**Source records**

· · · · · · ·

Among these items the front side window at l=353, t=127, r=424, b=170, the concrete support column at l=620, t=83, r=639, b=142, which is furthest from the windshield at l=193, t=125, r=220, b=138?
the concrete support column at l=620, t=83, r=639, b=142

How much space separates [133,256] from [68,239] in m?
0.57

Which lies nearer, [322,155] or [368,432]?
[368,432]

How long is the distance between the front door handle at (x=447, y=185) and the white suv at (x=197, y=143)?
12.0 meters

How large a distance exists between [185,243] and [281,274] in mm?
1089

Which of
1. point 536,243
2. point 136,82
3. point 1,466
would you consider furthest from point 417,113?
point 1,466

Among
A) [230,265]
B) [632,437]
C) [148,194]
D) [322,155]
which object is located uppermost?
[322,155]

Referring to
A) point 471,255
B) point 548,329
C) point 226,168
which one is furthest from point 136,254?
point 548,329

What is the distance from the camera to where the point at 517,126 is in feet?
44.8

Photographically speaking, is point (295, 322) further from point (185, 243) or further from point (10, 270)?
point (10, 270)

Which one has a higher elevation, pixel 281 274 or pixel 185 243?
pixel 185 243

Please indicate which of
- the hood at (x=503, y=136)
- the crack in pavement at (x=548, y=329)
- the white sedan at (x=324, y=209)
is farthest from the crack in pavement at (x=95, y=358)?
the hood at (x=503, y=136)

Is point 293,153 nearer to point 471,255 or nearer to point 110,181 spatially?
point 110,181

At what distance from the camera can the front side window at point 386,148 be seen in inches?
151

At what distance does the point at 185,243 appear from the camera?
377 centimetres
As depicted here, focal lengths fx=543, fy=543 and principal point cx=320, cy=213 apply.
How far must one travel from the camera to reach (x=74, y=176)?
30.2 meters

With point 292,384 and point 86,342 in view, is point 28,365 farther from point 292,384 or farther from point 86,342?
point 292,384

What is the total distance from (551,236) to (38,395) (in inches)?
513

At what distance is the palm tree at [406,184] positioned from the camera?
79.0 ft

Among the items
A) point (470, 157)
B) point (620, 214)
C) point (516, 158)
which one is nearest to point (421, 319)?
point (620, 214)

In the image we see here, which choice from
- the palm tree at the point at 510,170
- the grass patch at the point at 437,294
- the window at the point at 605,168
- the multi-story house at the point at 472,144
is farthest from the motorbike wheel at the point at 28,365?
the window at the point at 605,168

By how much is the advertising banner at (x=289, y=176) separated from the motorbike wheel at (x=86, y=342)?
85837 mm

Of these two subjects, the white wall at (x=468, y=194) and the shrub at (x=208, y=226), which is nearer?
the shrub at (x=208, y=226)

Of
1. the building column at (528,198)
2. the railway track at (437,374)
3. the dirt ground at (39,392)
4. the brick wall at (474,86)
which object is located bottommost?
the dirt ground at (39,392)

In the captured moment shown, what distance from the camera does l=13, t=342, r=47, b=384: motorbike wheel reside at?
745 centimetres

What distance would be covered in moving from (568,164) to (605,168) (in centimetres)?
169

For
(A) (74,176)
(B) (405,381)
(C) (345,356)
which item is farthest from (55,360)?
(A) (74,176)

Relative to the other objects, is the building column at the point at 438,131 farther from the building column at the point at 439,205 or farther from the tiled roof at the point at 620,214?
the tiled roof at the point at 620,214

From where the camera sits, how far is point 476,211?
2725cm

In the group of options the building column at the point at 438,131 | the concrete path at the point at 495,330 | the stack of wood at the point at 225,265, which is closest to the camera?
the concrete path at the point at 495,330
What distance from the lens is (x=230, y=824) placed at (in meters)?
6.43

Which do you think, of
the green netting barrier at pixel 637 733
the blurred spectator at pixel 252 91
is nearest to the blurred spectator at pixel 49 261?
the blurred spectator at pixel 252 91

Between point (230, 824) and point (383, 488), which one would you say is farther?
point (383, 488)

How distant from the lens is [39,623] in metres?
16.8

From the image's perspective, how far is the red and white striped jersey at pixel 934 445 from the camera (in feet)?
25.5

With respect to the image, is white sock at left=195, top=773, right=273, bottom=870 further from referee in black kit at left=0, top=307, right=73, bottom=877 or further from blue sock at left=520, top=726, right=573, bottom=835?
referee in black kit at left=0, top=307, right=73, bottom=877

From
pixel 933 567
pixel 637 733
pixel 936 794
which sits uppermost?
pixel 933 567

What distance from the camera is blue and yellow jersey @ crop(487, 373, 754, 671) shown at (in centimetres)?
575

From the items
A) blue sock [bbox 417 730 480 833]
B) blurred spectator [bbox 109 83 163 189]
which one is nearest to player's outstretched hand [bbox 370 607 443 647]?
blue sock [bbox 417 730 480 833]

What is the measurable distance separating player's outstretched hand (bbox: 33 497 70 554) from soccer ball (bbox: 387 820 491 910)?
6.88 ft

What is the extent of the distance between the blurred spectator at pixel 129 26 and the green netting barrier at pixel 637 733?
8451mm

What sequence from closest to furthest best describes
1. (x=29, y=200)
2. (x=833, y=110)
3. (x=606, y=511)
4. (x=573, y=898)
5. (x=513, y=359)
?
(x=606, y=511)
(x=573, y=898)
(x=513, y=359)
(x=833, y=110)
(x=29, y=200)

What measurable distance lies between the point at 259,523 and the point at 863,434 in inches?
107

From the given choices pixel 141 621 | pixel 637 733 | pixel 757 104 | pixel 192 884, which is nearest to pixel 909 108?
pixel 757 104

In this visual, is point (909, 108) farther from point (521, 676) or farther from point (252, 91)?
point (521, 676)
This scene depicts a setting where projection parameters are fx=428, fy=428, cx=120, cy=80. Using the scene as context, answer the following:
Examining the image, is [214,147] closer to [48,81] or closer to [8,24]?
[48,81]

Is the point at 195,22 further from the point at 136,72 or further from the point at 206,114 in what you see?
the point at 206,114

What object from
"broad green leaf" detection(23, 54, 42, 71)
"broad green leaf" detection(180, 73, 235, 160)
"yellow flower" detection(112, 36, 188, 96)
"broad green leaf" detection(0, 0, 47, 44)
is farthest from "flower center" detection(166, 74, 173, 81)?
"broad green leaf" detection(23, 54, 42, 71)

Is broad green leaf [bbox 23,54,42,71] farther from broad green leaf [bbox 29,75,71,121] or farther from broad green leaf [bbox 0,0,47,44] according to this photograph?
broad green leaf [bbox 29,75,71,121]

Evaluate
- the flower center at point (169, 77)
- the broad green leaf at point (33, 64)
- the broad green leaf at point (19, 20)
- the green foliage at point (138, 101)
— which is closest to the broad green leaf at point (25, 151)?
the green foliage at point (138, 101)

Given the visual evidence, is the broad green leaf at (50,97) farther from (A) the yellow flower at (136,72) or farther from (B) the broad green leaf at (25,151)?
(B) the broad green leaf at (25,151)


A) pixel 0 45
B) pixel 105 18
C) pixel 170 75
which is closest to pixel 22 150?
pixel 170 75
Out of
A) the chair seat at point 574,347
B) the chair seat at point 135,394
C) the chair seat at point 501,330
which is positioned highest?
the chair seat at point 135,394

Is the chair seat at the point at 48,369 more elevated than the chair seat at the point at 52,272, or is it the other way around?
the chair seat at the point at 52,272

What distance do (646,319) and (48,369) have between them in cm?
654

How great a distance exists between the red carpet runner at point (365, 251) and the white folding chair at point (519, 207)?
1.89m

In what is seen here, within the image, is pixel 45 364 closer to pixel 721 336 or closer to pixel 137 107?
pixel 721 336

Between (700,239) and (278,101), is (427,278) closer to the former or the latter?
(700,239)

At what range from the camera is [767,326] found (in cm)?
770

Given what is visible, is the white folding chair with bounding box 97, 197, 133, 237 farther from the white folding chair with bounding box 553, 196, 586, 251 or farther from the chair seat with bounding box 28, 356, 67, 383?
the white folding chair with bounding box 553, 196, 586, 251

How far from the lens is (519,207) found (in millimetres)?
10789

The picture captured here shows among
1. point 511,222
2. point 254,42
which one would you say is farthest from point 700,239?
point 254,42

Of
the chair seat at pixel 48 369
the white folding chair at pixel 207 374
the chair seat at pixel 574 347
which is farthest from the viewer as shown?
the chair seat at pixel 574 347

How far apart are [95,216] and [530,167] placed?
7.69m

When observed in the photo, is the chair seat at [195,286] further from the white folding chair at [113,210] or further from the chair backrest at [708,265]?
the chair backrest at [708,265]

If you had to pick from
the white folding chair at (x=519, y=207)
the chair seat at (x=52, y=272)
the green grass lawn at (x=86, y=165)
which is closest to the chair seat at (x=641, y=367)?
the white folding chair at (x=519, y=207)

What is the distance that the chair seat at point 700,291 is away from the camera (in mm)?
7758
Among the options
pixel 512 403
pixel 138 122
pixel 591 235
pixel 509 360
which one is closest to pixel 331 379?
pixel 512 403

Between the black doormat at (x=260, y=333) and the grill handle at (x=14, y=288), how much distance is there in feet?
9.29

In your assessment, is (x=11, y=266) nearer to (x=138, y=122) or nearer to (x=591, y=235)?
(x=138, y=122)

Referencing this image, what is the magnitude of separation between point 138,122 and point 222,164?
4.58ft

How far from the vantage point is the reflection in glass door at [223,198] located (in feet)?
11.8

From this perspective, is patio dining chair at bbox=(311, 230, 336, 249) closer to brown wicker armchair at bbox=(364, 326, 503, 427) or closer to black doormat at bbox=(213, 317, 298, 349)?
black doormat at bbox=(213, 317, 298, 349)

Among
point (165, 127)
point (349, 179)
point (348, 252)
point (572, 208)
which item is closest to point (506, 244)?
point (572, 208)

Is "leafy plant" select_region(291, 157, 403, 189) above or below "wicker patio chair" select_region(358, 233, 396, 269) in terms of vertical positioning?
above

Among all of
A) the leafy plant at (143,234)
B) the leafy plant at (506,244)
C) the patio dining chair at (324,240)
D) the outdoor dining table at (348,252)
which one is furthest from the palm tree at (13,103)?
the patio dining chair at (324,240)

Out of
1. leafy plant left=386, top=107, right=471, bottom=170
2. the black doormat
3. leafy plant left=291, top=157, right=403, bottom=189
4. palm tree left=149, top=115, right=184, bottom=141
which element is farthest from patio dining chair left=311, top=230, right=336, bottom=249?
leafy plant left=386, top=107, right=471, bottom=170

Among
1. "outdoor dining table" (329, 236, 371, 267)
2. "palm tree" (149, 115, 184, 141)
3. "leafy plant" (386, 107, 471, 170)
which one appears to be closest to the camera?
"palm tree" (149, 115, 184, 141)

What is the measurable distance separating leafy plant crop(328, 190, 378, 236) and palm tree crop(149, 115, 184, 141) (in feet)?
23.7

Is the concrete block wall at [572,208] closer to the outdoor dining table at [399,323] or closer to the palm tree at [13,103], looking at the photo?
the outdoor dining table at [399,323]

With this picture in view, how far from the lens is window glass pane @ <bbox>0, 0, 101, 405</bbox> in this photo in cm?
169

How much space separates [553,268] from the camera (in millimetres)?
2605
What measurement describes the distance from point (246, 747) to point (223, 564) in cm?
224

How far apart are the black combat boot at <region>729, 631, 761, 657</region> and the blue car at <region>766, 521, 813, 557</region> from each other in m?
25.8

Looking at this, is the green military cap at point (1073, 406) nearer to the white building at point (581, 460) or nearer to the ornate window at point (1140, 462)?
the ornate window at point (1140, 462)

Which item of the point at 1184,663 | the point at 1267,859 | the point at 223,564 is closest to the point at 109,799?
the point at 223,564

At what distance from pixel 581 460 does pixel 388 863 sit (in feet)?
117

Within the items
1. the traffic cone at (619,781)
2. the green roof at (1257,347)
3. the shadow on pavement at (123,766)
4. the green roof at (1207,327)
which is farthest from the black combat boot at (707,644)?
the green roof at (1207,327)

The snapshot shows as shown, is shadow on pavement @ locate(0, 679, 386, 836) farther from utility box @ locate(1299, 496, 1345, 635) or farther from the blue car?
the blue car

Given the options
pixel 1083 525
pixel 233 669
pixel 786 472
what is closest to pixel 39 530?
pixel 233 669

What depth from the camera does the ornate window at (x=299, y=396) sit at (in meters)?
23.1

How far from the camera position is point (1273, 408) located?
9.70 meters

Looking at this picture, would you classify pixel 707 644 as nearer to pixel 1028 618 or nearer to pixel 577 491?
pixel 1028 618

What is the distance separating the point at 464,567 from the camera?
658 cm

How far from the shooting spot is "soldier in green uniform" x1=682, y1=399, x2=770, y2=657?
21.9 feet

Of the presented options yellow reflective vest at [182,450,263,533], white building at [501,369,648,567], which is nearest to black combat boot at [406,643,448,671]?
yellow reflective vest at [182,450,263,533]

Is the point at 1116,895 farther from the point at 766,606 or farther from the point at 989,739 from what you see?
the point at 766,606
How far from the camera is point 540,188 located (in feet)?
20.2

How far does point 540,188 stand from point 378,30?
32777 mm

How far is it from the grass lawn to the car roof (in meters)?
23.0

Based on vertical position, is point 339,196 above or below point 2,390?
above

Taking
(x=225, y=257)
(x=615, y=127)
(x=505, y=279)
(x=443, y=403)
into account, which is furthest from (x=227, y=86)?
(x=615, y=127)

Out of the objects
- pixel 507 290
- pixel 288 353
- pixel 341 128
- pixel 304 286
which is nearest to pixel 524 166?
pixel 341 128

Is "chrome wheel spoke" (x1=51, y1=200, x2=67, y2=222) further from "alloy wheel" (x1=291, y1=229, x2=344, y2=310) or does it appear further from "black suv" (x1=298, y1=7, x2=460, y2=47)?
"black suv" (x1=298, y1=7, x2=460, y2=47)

· · · · · · ·

**YOUR GOAL**
Take the line with "Based on vertical" and all lines after it through the end of the records, and write them out exactly; include nothing else.

**ANSWER TO THIS EXERCISE**
Based on vertical position, is point 339,196 above or below point 2,390?
above

Taking
(x=225, y=257)
(x=615, y=127)
(x=505, y=279)
(x=443, y=403)
into account, which is furthest from (x=227, y=86)?
(x=615, y=127)

Out of the objects
- pixel 507 290
- pixel 288 353
- pixel 341 128
- pixel 304 286
which is nearest to pixel 524 166?
pixel 341 128

Is "chrome wheel spoke" (x1=51, y1=200, x2=67, y2=222) further from "alloy wheel" (x1=291, y1=229, x2=344, y2=310) or does it appear further from "black suv" (x1=298, y1=7, x2=460, y2=47)?
"black suv" (x1=298, y1=7, x2=460, y2=47)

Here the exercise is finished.